### EXERCISE INSTRUCTIONS:
Transcribe each entry exactly as it appears, leaving out any picture it holds.

### INFORMATION PROVIDED:
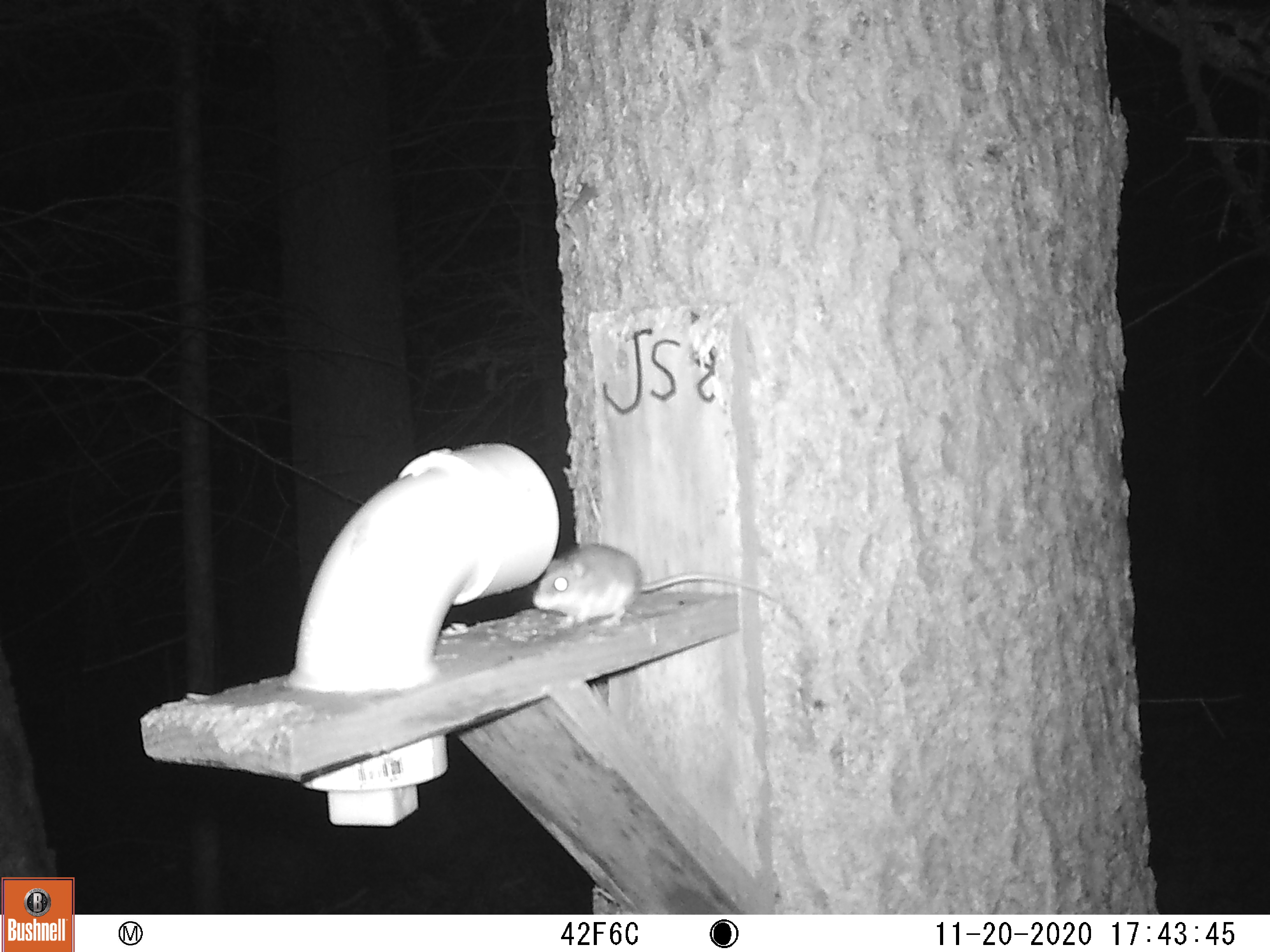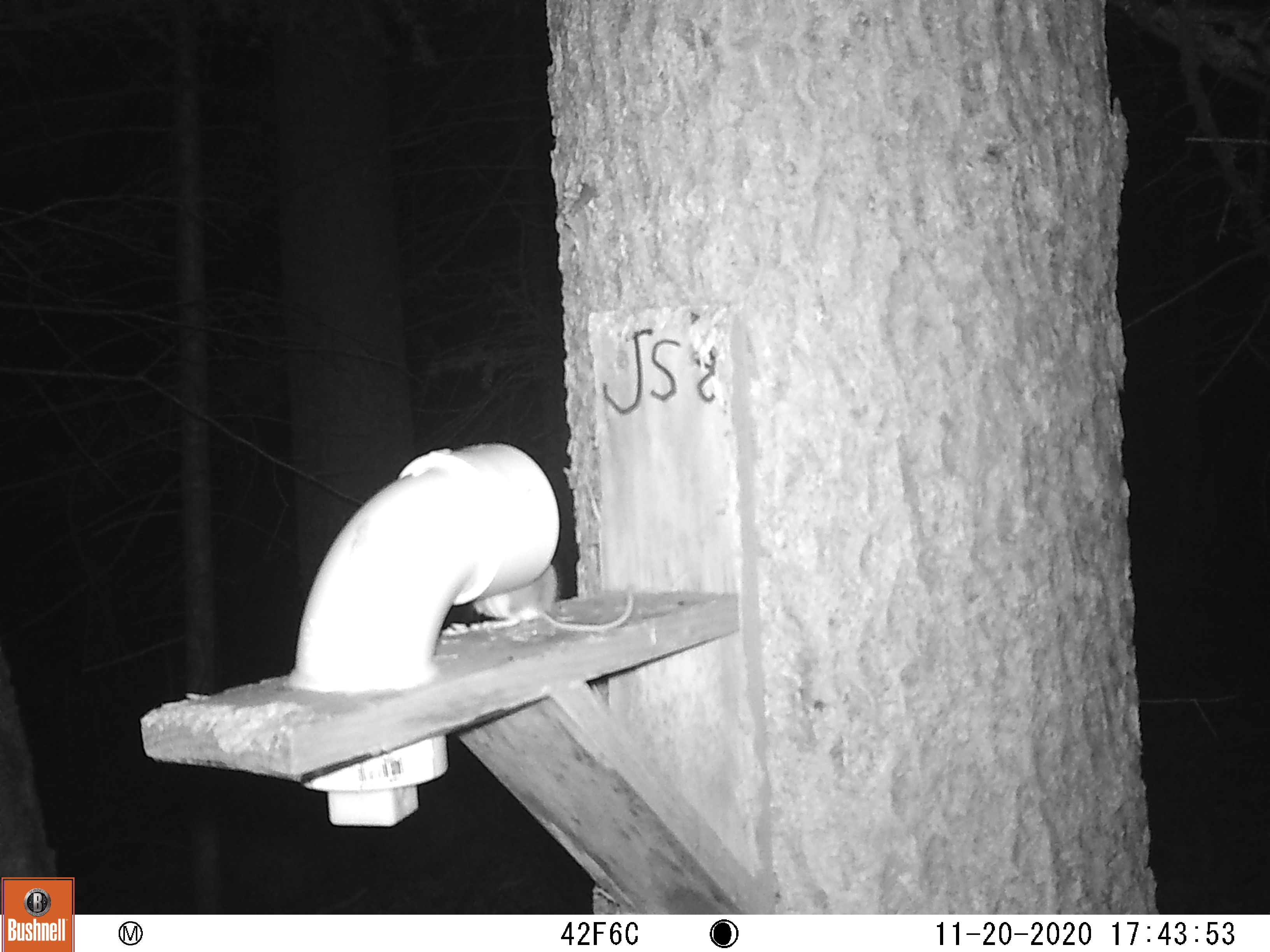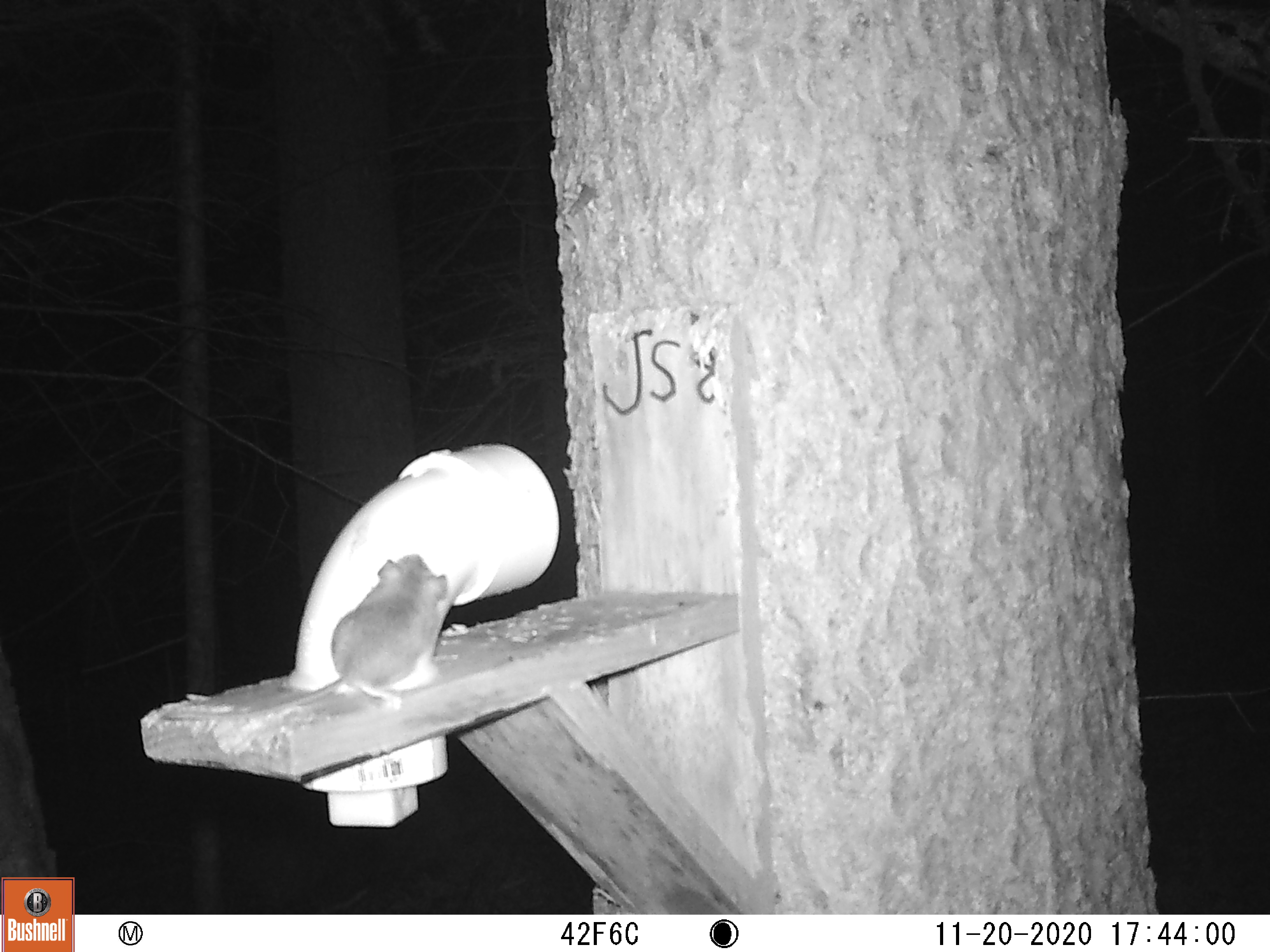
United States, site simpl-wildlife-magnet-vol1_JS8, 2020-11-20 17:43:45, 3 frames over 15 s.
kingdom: Animalia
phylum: Chordata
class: Mammalia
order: Rodentia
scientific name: Rodentia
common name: mouse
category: mouse sp.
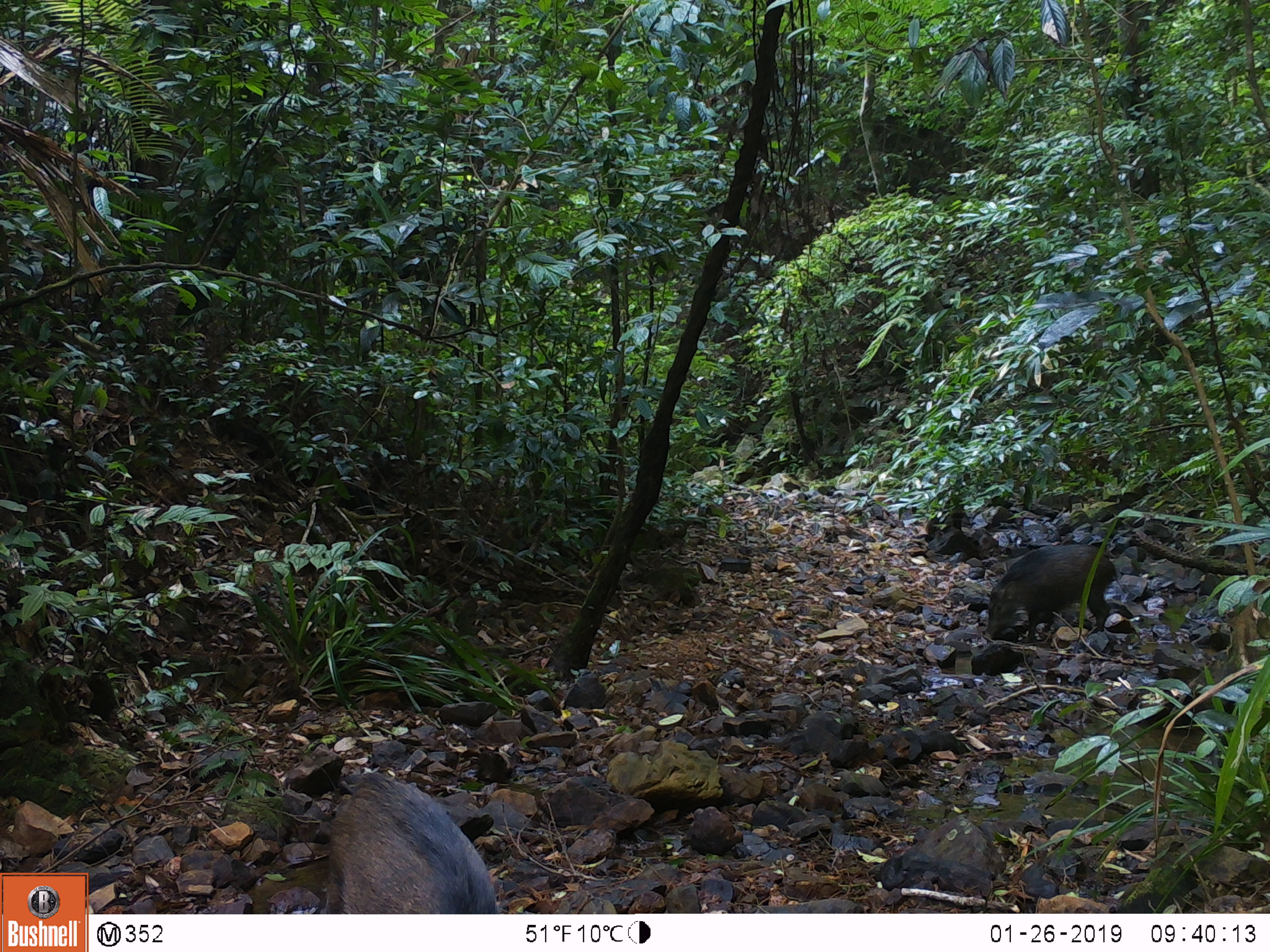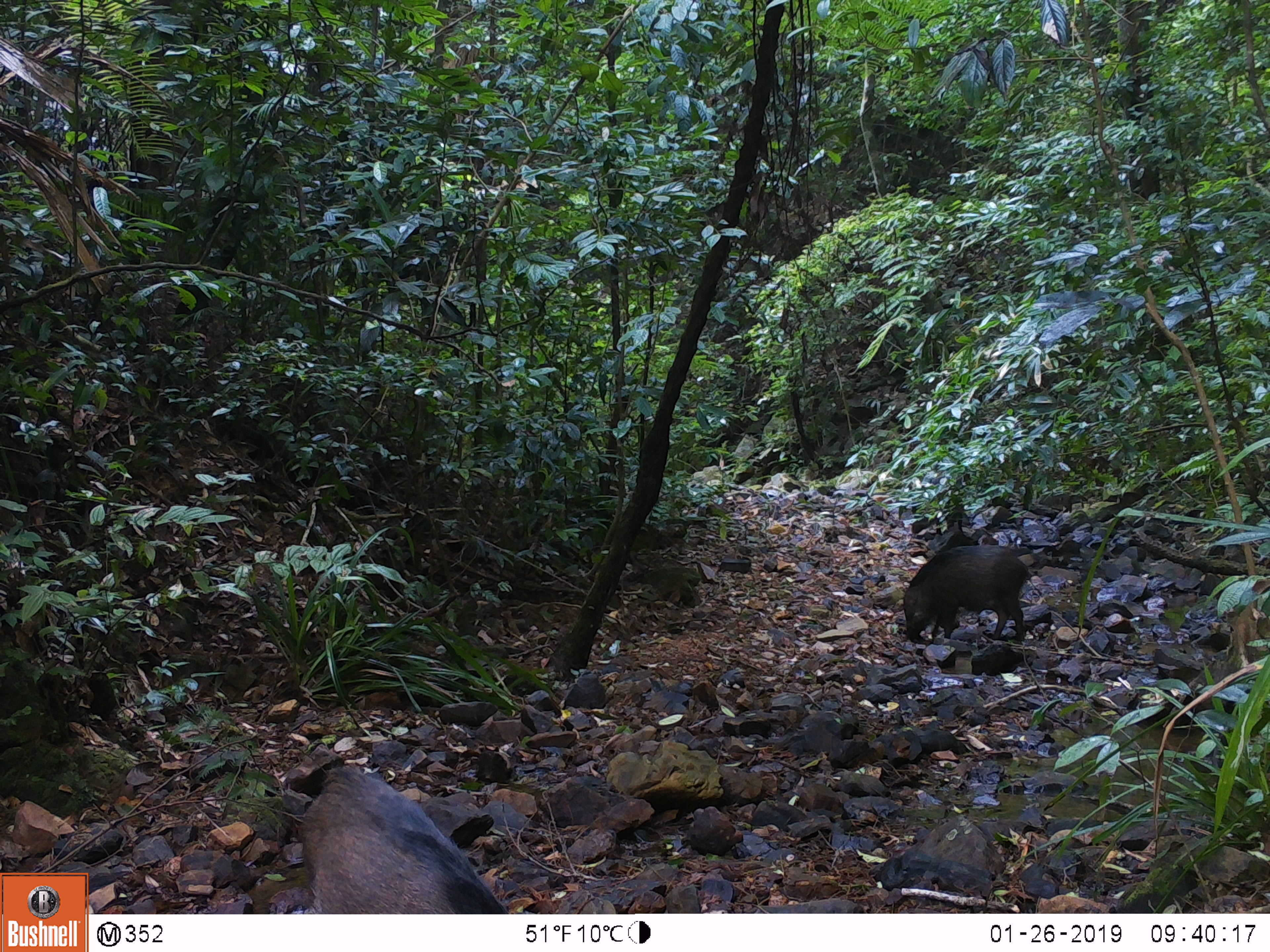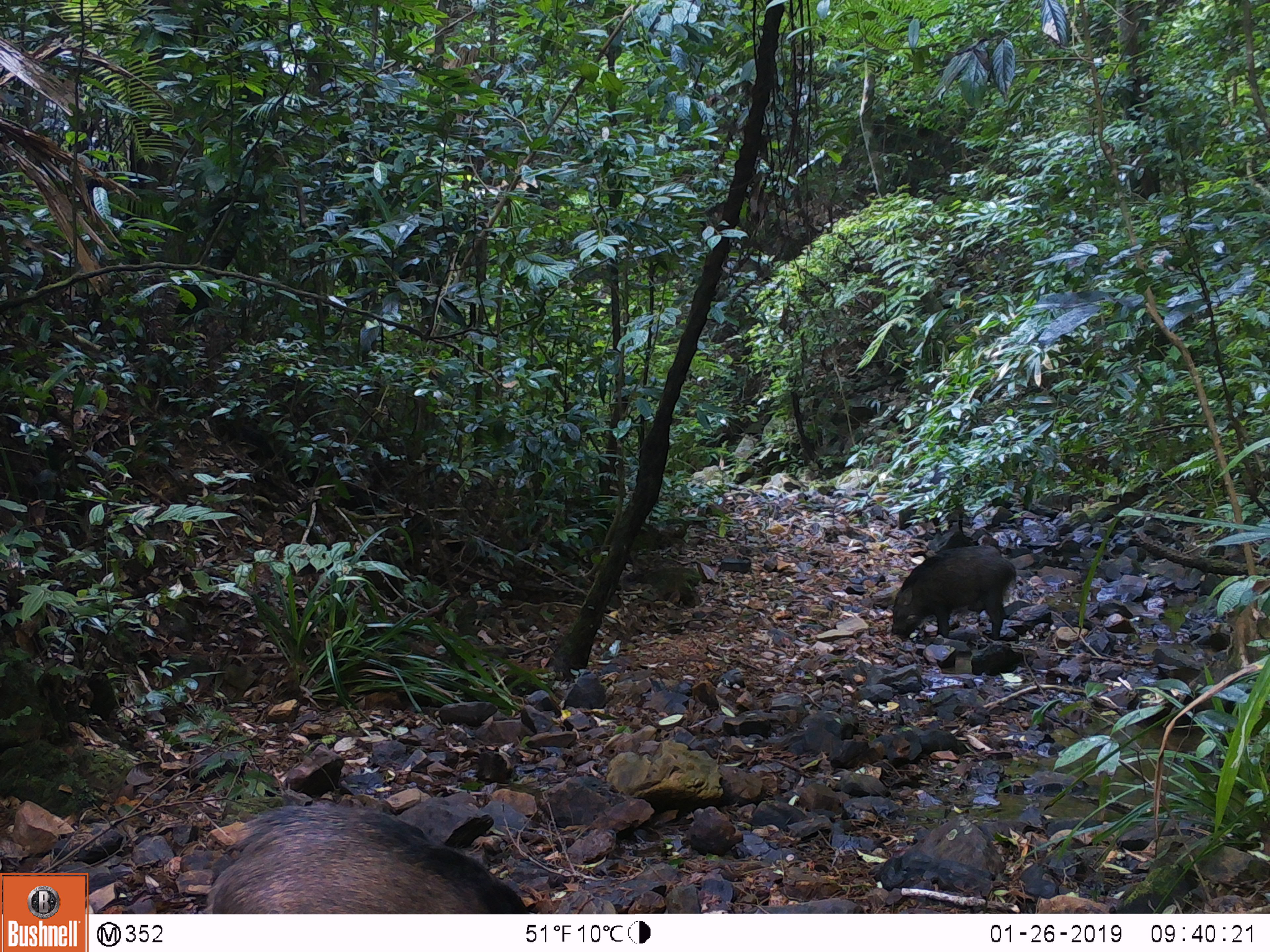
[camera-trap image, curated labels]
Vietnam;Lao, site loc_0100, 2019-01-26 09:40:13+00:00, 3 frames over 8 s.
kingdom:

### YOUR SOLUTION:
United States, site simpl-wildlife-magnet-vol1_JS8, 2020-11-20 17:43:45, 3 frames over 15 s.
kingdom: Animalia
phylum: Chordata
class: Mammalia
order: Rodentia
scientific name: Rodentia
common name: mouse
category: mouse sp.
[camera-trap image, curated labels]
Vietnam;Lao, site loc_0100, 2019-01-26 09:40:13+00:00, 3 frames over 8 s.
kingdom:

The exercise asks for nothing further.